The PETS Act of 2006 took steps to require state and local governments to account for pets in disaster response plans, and it authorizes FEMA to shelter and care for animals in natural disasters. But private hotels are not required to accept evacuees with pets under the law.
Those rumors emerged on Facebook as Hurricane Harvey and Hurricane Irma devastated Texas and Florida in September 2017. Various posts urged evacuees with pets to inform hotels that turn them away that they’re violating the PETS Act:
ATTENTION: If you are evacuating to a hotel/motel and they say they DON’T accept pets, don’t get ugly, but simply tell them that is against the law & FEMA established that after Hurricane Katrina!
The PETS Act was approved by Congress after a Department of Homeland Security (DHS) report on “Lessons Learned”during Hurricane Katrina identified a need to have plans in place to shelter evacuees with pets and service animals after Hurricane Katrina. Under the law, emergency shelters operated by state and local governments are required to have plans in place to rescue, care for, shelter and provide for the essential needs of household pets.
FEMA explains that while it’s true emergency shelters under disaster response plans are required to accept pets under the PETS Act, the law does not apply to private hotels:
Hotels and motels participating do not fall under the Pets Evacuation and Transportation Standards (PETS) Act (Pub. L. 109-308 (2006)). Please call the hotel before you go and ask if pets are permitted.
Hotels must accept service animals and individuals with access and functional needs should check with the hotel to ensure if accessible lodging accommodations are available to meet their needs.

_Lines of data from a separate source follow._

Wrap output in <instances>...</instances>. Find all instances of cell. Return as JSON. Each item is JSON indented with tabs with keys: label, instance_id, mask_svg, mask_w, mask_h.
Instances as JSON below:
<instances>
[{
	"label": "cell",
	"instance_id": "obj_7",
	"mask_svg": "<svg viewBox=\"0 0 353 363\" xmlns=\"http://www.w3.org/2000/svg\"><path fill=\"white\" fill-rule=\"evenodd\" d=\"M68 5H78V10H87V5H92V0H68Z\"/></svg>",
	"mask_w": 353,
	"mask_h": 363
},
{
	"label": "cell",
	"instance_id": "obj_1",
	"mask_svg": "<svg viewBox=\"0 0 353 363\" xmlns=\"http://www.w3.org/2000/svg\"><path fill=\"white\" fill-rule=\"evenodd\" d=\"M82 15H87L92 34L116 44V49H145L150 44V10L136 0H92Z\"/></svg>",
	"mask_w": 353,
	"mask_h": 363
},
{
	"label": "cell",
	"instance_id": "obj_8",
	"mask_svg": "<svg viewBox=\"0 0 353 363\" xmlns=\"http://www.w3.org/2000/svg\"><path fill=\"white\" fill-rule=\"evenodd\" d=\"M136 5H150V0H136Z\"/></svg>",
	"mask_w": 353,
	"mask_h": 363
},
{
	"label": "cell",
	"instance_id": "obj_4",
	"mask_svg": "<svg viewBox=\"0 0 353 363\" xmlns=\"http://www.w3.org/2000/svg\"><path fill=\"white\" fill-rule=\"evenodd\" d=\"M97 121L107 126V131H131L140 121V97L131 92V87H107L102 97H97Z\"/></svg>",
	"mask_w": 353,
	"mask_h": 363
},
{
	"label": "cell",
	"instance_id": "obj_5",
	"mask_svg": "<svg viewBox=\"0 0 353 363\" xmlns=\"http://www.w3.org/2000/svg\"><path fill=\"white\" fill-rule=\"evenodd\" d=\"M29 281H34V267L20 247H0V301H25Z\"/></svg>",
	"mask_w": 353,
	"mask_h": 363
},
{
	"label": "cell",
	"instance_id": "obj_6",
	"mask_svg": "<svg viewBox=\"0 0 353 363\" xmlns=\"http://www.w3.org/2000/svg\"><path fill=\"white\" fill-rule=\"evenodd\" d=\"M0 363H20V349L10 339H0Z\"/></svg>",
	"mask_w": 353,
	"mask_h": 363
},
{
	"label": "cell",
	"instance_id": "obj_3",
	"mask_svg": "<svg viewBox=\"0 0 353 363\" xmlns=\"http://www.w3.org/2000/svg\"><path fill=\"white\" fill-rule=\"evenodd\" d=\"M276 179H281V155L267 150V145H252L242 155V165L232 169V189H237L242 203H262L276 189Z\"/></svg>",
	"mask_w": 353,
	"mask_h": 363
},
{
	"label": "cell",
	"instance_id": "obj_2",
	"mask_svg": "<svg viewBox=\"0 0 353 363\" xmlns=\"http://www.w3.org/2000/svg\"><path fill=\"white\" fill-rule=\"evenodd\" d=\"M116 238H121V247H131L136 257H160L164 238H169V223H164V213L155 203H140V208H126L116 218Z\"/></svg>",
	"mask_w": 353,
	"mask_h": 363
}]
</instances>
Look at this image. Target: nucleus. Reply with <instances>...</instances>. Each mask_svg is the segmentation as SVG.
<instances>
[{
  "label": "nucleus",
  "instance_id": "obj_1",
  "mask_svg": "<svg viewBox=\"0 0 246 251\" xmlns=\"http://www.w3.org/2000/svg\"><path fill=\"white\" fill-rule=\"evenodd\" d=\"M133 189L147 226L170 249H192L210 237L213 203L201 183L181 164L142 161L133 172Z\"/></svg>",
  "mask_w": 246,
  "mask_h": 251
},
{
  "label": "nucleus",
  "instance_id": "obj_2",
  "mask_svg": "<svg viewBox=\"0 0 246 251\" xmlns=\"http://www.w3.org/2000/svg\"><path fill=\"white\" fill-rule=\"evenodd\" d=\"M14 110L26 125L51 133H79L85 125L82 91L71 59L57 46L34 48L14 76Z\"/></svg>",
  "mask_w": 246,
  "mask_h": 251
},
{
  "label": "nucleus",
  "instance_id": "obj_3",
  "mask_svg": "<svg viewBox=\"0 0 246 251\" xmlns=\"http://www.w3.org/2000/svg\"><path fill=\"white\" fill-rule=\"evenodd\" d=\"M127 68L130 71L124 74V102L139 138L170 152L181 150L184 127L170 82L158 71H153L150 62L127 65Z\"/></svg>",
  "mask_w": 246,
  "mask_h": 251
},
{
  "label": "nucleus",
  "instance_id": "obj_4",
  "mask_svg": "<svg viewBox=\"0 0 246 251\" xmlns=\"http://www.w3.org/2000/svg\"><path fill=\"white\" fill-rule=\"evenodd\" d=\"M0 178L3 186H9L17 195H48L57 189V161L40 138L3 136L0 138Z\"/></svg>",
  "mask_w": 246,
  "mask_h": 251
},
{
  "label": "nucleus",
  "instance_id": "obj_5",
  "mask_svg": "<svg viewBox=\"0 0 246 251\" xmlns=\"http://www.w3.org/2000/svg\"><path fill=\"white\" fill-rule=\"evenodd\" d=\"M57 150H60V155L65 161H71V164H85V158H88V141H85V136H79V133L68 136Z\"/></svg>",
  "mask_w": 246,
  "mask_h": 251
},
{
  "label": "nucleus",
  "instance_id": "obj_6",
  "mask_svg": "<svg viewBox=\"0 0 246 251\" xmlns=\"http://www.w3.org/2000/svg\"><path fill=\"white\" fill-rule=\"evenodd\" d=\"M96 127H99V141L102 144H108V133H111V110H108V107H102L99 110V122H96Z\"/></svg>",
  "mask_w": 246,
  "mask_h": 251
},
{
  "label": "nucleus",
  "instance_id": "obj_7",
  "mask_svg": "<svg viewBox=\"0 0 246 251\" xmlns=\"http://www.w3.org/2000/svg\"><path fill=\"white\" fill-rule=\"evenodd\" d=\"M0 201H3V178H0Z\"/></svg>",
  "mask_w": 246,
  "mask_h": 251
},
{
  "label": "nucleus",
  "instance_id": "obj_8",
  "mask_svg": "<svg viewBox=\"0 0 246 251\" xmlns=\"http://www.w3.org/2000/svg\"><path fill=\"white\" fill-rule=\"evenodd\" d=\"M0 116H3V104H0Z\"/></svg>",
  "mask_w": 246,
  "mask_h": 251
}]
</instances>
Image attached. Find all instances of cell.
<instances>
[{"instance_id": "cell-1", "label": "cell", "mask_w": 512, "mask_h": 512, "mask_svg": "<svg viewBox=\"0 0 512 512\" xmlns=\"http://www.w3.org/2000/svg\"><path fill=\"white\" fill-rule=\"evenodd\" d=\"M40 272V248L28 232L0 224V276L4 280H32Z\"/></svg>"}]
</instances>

Unfortunately, there have been many accounts of evacuees with pets being denied accommodations at hotels, and that’s not against the law. Many hotels voluntarily waive no-pet policies during natural disasters, and some hotel chains are known for being pet-friendly even when there isn’t a disaster. But again, it’s a good idea to call ahead and make sure pets are welcome before setting out for a hotel.